Now that it’s been a couple of days since the initial protests outside the RNC a number of videos have been appearing online. The first three below are video/photo collages that offer some overview of what is going on. There is some overlapping content between the three videos. At a minimum these collages offer some interesting psychological and sociological data to consider.

Finally, here is one of the most interesting, entertaining, and low quality (read verité) videos from the protests. I love the personal commentary.

Of course, one has to ask if any of these protests, violent or peaceful, have any objective value beyond the personal sense of making a statement. It is important to make statements, to carry signs and rant, to march and, hopefully, get on the news, but what is actually accomplished? The RNC continued on as though no one is protesting, as though the protests are so insignificant and inconsequential as to not even warrant a sideways glance. I also believe some of the same protests were deserved at the DNC, but I don’t remember if there were any.

I am reminded of two quotes by Mahatma Gandhi:

“It is better to be violent, if there is violence in our hearts, than to put on the cloak of nonviolence to cover impotence.”
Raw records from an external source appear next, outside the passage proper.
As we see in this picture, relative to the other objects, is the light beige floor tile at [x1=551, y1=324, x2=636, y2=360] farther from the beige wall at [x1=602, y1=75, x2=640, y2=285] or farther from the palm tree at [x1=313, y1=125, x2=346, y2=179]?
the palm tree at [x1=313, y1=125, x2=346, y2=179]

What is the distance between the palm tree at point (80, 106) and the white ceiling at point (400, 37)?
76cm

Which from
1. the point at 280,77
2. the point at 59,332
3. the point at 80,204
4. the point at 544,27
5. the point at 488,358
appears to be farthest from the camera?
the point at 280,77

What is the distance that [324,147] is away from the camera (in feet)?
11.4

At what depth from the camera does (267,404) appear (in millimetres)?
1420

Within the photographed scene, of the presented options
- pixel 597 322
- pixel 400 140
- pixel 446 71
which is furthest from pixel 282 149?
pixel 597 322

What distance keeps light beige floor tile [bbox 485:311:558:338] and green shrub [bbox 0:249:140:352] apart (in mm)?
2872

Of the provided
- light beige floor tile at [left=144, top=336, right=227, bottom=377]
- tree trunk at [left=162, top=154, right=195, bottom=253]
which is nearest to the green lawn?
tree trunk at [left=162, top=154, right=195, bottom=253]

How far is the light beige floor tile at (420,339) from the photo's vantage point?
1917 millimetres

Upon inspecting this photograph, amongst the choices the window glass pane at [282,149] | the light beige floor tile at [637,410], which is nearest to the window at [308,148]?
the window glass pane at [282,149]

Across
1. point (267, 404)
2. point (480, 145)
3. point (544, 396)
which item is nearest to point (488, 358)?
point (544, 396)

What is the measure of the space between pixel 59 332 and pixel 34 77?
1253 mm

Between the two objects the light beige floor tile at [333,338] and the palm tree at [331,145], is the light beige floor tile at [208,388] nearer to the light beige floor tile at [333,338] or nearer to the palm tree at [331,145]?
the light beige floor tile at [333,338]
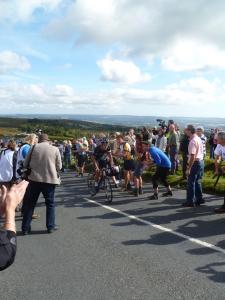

“Victory attained by violence is tantamount to a defeat, for it is momentary.”

These quotes underline the balancing acts in both effective protesting and in cracking down on protesters. Both sides have to live with the consequences of their actions, and ask the question “what really was accomplished.” I cannot help but think the actions and the style of the police will only lay the foundation for more of the same, and then bigger and more substantial protests. In the end the police, and those who back them, will likely lose the battle. In the mean time I fear many citizens will be hurt.